Return the data that follows exactly as it appears. Pictures do not belong in the copy.

======

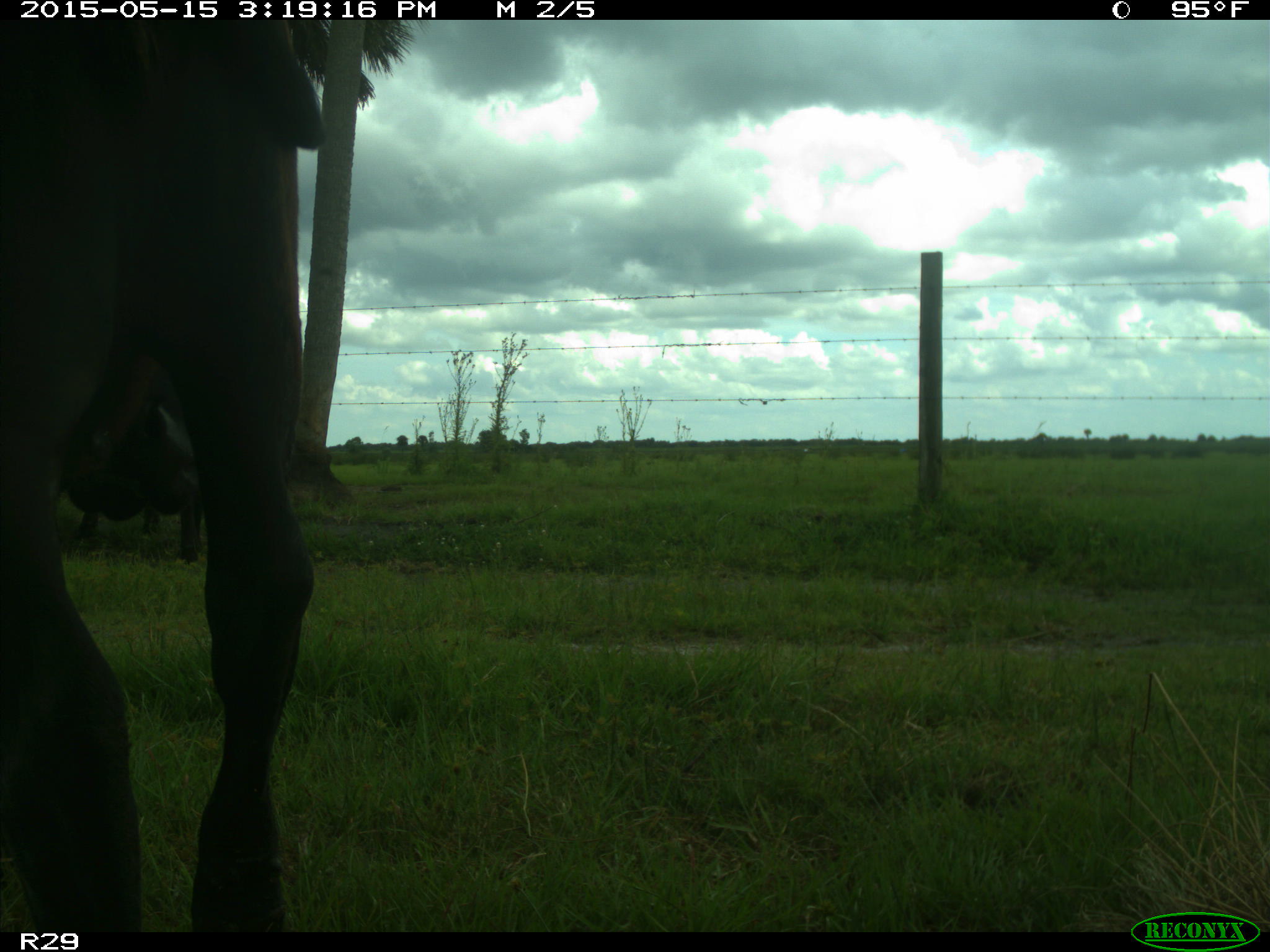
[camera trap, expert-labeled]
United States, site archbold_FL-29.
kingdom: Animalia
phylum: Chordata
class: Mammalia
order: Artiodactyla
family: Bovidae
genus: Bos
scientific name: Bos taurus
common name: domestic cow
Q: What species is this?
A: Bos taurus (domestic cow).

======

- [TASK RESULT]:
[camera trap, expert-labeled]
United States, site archbold_FL-29.
kingdom: Animalia
phylum: Chordata
class: Mammalia
order: Artiodactyla
family: Bovidae
genus: Bos
scientific name: Bos taurus
common name: domestic cow
Q: What species is this?
A: Bos taurus (domestic cow).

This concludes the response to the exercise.